Perhaps though, the guy who will show up will be the one we’ve seen lately at a gas station, at Disneyland, and clinging to Ann on Thanksgiving day with his hair all askew, dressed in rodeo clown shirts from 1967, and looking all the man fit for making everyone around him blimey crazy if he doesn’t find something to do with himself. Even son, Josh Romney, or as we refer to him “Son of the Green Goblin” is probably saying, “Holy shit, Dad! You lost being president of the free world! It’s not like we’re poor. Get a hold of yourself.”

Is it even possible that Mitt Romney can be contrite enough to contain that thing that makes him him long enough to get through a lunch without launching into either smarmy platitudes, wild condescension, or unstoppable tears while screaming that he just wants to be PRESIDENT FOR JUST ONE MINUTE AND THEN HE SWEARS HE’LL GIVE IT RIGHT BACK! It’s possible we won’t know since the press won’t be privy to the goings on behind closed doors, but we’re sure there will be photos of the two men shaking hands and looking professional. Whether or not Romney can hold it together from then on remains to be seen. Folks on Twitter seem rather skeptical given his track record.

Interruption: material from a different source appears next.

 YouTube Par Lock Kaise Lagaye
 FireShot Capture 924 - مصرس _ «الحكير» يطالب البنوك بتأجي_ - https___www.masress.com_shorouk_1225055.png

We’ll just say that we hope Romney can get his shit together for this meeting because really it could be a win-win for both. Obama’s been criticized for not interacting more with business leaders, and Romney, well, Romney’s been criticized for being a Borg-like, semi-humanoid who doesn’t give a damn about the middle class. So it would really be in his best interest to find some common ground with the POTUS and show himself to be willing to help bring all sides together, and for the love of God, not say anything stupid or ridiculous post-lunch like “Obama chews like a socialist!” Yes, yes, we know the latter is a long shot.